Task brief: State the number of lines in the listing below that contain the word "United", and nothing besides.

Content starts

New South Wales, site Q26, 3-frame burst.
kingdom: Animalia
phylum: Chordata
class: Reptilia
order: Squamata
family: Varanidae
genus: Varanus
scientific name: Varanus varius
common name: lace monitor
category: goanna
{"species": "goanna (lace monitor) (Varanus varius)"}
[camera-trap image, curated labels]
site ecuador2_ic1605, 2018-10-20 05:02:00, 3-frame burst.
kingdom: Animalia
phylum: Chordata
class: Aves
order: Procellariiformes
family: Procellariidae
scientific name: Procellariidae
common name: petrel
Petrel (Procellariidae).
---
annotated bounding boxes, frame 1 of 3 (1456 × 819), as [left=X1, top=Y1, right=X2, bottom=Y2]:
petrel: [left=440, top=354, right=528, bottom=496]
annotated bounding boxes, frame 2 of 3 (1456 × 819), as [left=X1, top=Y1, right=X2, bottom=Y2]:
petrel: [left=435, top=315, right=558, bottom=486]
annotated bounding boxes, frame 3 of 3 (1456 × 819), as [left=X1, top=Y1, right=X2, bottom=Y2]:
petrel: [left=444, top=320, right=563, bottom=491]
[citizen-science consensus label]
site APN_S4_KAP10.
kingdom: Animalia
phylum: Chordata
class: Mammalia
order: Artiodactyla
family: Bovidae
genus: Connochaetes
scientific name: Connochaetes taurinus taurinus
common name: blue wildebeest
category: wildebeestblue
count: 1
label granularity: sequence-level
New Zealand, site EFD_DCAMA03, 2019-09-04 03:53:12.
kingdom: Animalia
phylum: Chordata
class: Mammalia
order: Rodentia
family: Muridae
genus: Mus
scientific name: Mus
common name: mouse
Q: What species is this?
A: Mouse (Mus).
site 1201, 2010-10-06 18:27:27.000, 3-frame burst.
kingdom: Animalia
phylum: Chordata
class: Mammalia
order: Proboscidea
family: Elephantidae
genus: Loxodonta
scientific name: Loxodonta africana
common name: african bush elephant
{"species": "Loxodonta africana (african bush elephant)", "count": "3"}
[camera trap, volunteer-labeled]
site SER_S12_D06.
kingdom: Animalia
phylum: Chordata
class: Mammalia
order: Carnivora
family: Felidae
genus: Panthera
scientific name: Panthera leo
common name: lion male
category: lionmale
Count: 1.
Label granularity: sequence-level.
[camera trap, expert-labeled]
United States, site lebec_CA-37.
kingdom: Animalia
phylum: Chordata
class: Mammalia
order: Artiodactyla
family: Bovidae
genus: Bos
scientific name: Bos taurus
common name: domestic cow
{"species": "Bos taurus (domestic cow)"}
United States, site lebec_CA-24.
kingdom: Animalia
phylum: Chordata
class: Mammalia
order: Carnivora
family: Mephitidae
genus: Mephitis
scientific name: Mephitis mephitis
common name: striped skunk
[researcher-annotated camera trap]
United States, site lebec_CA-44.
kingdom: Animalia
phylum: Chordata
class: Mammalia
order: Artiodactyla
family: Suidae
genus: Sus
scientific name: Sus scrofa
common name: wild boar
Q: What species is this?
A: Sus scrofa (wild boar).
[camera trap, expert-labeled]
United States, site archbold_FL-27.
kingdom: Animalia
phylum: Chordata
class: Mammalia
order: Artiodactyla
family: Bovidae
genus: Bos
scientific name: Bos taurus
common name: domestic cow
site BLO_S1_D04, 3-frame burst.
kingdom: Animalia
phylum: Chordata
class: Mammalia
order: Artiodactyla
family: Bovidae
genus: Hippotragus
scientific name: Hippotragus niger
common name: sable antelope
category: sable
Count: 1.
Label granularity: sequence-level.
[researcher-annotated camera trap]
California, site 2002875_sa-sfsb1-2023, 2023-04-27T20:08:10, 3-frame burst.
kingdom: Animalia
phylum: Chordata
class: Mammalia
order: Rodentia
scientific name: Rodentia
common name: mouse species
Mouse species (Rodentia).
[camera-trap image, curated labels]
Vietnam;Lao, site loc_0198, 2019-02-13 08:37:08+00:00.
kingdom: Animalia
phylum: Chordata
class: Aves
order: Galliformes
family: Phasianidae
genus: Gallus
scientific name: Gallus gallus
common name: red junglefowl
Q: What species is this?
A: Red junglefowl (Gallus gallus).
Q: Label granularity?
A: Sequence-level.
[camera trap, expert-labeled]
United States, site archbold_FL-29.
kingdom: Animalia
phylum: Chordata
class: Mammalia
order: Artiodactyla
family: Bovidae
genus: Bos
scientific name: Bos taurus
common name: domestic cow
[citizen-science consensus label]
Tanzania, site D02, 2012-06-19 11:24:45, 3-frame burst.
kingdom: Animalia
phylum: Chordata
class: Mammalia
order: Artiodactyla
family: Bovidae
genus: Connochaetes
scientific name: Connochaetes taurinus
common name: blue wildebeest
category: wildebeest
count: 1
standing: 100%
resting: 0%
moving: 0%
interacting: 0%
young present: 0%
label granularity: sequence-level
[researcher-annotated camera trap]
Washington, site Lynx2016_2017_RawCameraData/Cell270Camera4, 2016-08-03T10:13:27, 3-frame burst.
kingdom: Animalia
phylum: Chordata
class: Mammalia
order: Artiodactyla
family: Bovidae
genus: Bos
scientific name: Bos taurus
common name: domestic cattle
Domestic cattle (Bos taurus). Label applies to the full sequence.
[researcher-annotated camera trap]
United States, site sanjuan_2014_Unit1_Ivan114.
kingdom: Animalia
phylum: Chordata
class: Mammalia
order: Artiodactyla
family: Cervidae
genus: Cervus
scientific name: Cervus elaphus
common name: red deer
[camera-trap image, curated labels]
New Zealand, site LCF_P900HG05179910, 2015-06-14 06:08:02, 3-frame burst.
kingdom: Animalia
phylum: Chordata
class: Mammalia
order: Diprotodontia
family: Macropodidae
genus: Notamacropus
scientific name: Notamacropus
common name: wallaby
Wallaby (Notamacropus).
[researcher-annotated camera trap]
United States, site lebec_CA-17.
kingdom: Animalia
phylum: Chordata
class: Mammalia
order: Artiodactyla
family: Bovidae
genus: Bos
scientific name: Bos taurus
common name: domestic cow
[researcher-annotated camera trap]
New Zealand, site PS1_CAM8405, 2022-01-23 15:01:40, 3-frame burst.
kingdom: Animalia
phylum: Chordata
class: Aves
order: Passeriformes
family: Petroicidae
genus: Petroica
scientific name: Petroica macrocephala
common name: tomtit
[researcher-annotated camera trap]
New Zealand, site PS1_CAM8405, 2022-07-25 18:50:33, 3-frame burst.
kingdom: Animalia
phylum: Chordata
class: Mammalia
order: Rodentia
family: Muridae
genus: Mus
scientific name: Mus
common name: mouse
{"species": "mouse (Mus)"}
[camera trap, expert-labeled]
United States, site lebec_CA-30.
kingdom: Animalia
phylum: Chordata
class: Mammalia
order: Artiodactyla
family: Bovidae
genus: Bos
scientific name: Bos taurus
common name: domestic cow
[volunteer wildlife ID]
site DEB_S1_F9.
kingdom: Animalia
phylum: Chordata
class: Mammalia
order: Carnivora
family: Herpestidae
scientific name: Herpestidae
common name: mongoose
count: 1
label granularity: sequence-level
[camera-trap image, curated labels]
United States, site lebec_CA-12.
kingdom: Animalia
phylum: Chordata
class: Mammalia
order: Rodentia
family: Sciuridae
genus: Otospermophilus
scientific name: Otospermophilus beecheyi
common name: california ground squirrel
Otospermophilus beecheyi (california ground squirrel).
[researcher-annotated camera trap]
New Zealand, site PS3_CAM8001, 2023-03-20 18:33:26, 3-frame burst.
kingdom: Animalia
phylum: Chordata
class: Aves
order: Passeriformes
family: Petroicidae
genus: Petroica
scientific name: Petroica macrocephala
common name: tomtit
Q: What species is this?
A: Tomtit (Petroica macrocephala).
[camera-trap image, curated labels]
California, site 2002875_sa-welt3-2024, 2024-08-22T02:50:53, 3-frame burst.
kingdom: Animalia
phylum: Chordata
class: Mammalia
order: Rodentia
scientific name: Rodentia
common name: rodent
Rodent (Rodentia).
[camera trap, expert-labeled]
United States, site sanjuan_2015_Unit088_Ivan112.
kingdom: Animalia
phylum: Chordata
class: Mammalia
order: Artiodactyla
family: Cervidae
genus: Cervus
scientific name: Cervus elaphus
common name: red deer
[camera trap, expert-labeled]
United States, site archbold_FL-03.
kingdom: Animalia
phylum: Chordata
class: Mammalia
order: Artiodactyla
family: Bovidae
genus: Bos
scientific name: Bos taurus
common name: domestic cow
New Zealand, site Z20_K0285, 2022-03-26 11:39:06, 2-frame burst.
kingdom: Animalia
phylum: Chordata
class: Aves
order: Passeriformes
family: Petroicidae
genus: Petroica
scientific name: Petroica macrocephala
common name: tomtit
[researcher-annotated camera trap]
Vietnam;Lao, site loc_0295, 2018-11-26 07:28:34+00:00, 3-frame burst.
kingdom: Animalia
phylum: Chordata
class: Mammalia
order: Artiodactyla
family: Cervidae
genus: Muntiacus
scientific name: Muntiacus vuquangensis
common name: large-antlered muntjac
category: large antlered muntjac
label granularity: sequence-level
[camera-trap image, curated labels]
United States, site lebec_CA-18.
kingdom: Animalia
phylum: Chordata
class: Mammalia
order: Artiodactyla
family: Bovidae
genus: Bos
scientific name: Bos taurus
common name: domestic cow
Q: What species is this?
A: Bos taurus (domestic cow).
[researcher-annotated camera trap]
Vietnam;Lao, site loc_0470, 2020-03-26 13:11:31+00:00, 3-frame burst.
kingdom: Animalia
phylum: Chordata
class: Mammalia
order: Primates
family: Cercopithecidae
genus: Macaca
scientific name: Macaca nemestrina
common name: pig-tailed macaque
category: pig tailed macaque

Content ends

Reply to the task: 12